Selected excerpt -
****

Then I thought about, what if I had a little girl, how could I stop her from getting pregnant young? There is really no way that you can stop someone from doing what they want to do. I'm the youngest of 4, so my mom always told me, if I did get pregnant then I'm on my own, because she raised 4 kids and doesn't want to do it again, I will have to get a job, pay for everything myself, plus I know that they would be really disappointed in me, which would be the most devasting thing. I'm pretty close to both of my parents.

Huh, so weird, I was thinking if I was in that position then I would just say the same thing, but when my mom said it, she really meant it, and I knew it. Some of the people I know growing up that had kids, was like yeah, my mom said that too, but now she's going to help. I was like no, my mom wouldn't change her mind at all.

I believe everything happens for a reason though, even if it's not true, it's just better to think that way, I think, and when a bunch of negative things happen to you, and life totally sucks, that's just because something really great is about to happen to you. It always works for me. The power of positive thinking.

This is the movie where I rememerd Thora Birch, I always wanted to be like these girls when I was little: Thora Birch & Christina Ricci.

http://www.imdb.com/title/tt0102631/

http://www.imdb.com/title/tt0101272/

http://www.imdb.com/title/tt0114011/

I love this movie too, and just found out that the 2 girls from Now and Then are in it together, lol

http://www.imdb.com/title/tt0137338/

The Final is Up for Sale on DVD



At this link here: http://www.amazon.com/Final-Marc-Donato/dp/B00344EAIM/

Monday, February 8, 2010

Let's Talk Coffee







So if you know me, you know I love coffee, but you don't really know why or how much. The thing is, it's not just about the coffee, it's about the coffee shop, the idea of coffee, and the culture, I guess.

Before I decided to kinda pursue my acting full-time, well, I can't even say that, ok how do I say this, when I got out of school, I never wanted a 9-5 job, I wanted to open up my own business, and there is this place in Houston, I go to a lot it's called Agora, I put a picture up, so I just love being there and so I thought if I could just have a place of my own, and I could hang out there all the time why not.

So, I did a bunch of research, learned everything there is to know about coffee, and the business, and decided that before I settle down I want to be free and travel and enjoy my younger years first. Because once you open up a business it's not like you can take off to Europe for a month, you have to stay there for a while, make sure everything is going ok, then you can take off.

So I read this book called "The joy of Coffee," and I learned that starbucks makes the worst coffee ever, they make a Carmel macchiato like a latte, their beans are 2 years old, and the cheapest ones you can buy, because no one goes there and orders real coffee, just sweet drinks, but enough about that....

****

Saved data entries:
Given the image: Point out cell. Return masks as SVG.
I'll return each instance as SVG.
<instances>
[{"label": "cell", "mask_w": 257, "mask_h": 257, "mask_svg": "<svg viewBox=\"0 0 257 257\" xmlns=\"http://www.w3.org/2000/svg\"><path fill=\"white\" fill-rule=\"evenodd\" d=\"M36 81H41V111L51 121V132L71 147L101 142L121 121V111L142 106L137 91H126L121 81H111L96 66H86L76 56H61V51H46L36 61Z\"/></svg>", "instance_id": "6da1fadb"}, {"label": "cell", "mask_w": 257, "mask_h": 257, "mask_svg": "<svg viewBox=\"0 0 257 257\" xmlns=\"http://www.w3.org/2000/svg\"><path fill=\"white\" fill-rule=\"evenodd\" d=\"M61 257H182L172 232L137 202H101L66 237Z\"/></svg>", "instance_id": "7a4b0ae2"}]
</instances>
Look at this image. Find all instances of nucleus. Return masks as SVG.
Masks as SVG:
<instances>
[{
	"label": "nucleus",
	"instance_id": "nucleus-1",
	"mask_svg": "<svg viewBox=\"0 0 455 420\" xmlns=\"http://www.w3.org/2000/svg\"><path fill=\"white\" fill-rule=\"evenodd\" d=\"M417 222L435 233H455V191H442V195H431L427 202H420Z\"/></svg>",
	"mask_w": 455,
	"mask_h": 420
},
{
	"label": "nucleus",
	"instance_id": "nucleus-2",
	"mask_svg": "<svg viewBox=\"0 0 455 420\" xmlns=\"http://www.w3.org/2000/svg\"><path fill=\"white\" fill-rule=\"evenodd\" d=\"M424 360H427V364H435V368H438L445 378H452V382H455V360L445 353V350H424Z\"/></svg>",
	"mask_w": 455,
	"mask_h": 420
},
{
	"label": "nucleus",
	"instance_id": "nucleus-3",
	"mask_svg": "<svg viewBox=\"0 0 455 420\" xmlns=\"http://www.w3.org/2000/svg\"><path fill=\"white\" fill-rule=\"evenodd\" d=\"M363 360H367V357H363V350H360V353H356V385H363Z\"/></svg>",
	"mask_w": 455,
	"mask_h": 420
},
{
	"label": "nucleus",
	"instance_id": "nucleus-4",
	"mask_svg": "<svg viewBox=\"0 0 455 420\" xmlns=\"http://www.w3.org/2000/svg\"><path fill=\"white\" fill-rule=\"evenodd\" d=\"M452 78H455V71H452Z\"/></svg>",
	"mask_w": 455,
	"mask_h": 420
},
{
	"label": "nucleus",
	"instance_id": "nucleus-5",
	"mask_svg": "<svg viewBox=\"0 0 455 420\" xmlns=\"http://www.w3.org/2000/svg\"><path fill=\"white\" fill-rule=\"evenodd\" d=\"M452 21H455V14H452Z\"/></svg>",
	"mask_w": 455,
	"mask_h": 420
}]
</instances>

****

Actions to take -
1) Rewrite the paragraph of the blog excerpt that begins "So, I did a bunch of research" as a short bulleted list that keeps its main facts.
2) Answer these questions using the blog excerpt:
(a) Among how many children is the writer the youngest?
(b) What is the name of the Houston place the writer often goes to?
(c) What is the title of the book the writer read?
3) Continue the blog excerpt in the same voice, starting after its final sentence.

Answers for this exercise -
1)
- The writer researched coffee and the coffee business thoroughly.
- The writer chose to travel and enjoy younger years before settling down.
- After opening a business, one cannot leave for a month in Europe. One must stay a while to make sure everything runs well before taking time off.

2)
(a) Four.
(b) Agora.
(c) "The joy of Coffee."

3)
...my point was, that every morning when I make coffee, I have to decide how I'm going to make it, I have 4 coffee makers, one that only makes real American coffee, the 3 others just make Espresso, One is The Moka, which is one of the easier ones, and it's what I used this morning, it was first made in 1933, and since Italians travel to the coffee shop several times a day, when they want it at home they use an easy inexpensive, (about $30) way to do it themselves. So, when I make it in that device, I warm some milk in the microwave and I have a latte. You have to put espresso extra fine grind in the machine, or you can buy it already ground, like me I sometimes buy El Pico :D

If I want regular American coffee, I like to grind my own beans, because they are the freshest when you grind them your self, every day they sit unground the less fresh they are, you get it, you have to get the one wear you can select different types of grind too, it's about ($50), so I use this Bodum Plunger Pot or French Press ($20). It's really easy too you just take your regular ground beans, put them at the bottom and then fill it up with hot water and let it sit for 4-6 min, then press the handle down to filter out the coffee. You have to figure the kinda portions you want though. I always guesstimate.

The other 2 I have, are espresso machines, one is really cute and red, and I bought it because I liked the way it looked and it matched my kitchen, only I found out later that it only takes pods, but it's still cute so I kept it. I put a picture up, I have the exact one.

The other one is more original you put your own beans in there and have to pack them in and it's a lot to clean so I really don't use that one at all anymore. I should sell it actually.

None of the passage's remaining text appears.